◆ Work to do ◆
Recast the lines as a Markdown table with the columns Row and Line, starting at the line that contains "Which statement is" and stopping after the line that contains "1942 millimetres". Number each row and leave out blank lines.

— START —

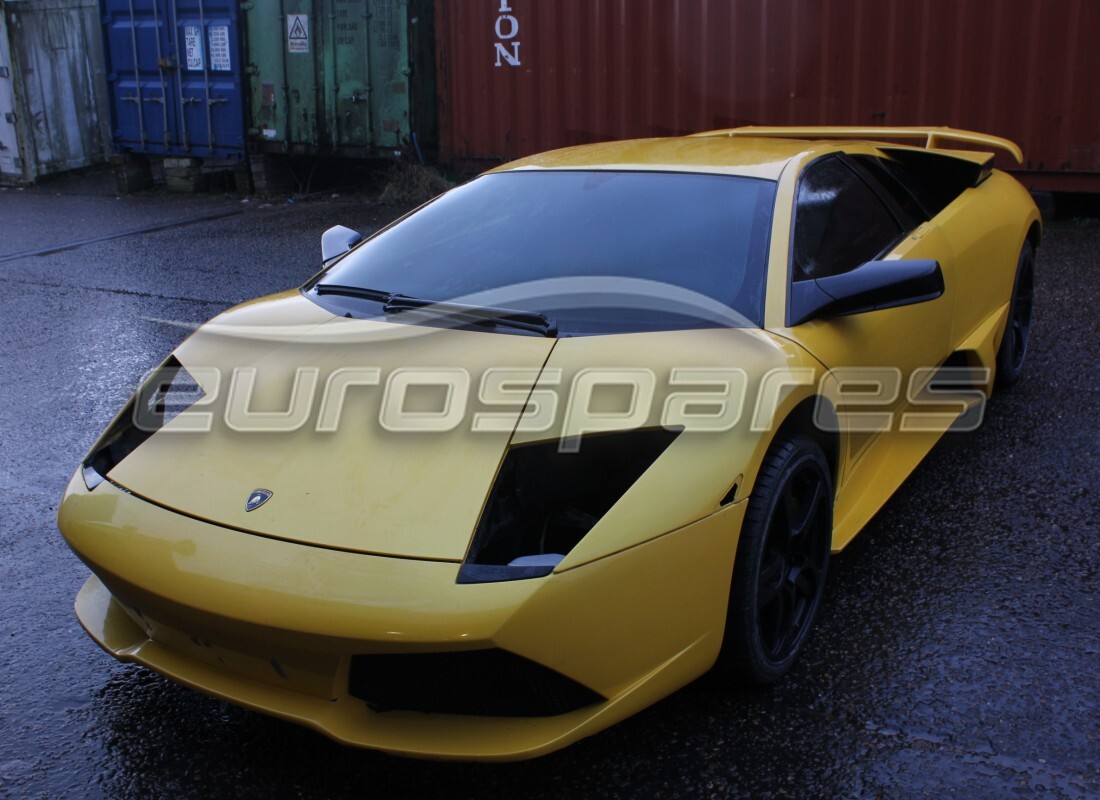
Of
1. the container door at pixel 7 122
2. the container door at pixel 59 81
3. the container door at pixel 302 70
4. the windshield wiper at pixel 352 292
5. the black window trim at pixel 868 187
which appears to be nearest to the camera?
the black window trim at pixel 868 187

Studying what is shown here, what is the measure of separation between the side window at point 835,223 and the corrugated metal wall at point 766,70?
18.7 feet

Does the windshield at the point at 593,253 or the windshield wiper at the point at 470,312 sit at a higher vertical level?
the windshield at the point at 593,253

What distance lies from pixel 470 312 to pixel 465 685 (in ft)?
3.53

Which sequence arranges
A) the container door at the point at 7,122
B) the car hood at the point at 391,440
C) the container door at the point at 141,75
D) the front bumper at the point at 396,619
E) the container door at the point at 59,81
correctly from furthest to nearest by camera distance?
the container door at the point at 59,81, the container door at the point at 7,122, the container door at the point at 141,75, the car hood at the point at 391,440, the front bumper at the point at 396,619

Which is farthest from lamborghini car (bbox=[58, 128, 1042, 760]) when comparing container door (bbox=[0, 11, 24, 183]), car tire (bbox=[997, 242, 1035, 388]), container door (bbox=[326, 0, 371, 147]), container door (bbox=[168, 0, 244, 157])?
container door (bbox=[0, 11, 24, 183])

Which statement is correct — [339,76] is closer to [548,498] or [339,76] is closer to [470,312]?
[470,312]

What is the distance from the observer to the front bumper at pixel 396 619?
1942 millimetres

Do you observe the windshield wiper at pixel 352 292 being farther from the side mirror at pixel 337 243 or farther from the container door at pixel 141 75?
the container door at pixel 141 75

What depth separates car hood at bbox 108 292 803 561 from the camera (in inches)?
83.2

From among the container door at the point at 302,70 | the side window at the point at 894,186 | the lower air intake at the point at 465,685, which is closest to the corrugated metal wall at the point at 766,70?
the container door at the point at 302,70

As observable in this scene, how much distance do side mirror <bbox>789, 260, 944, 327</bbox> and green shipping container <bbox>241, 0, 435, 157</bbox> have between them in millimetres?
8420

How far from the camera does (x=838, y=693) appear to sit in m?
2.52

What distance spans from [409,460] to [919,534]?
71.2 inches

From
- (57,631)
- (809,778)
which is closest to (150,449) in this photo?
(57,631)
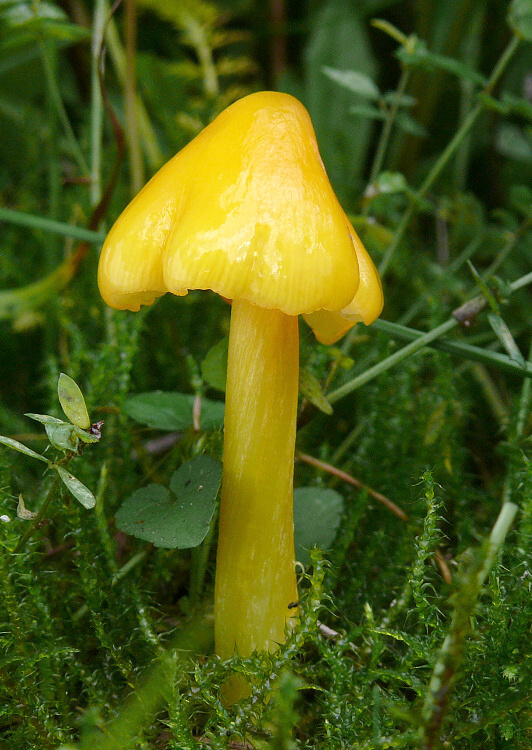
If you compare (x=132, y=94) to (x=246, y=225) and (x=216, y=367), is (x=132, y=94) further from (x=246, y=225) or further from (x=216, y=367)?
(x=246, y=225)

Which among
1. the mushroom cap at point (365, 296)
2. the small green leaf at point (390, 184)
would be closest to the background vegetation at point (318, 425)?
the small green leaf at point (390, 184)

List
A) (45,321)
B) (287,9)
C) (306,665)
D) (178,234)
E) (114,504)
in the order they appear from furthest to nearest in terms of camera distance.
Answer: (287,9) → (45,321) → (114,504) → (306,665) → (178,234)

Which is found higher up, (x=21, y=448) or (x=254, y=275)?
(x=254, y=275)

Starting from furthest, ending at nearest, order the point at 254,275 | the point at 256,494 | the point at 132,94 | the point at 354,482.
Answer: the point at 132,94 → the point at 354,482 → the point at 256,494 → the point at 254,275

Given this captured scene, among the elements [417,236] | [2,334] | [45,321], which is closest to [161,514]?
[45,321]

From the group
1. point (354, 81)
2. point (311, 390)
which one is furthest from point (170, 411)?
point (354, 81)

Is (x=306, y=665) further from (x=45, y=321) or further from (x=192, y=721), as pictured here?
(x=45, y=321)

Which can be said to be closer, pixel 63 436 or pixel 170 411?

— END —

◆ Problem solution ◆
| Row | Line |
|---|---|
| 1 | Which statement is correct — [339,76] is closer to [548,498] or [339,76] is closer to [470,312]? |
| 2 | [470,312] |
| 3 | What is the distance from the observer to the front bumper at pixel 396 619? |
| 4 | 1942 millimetres |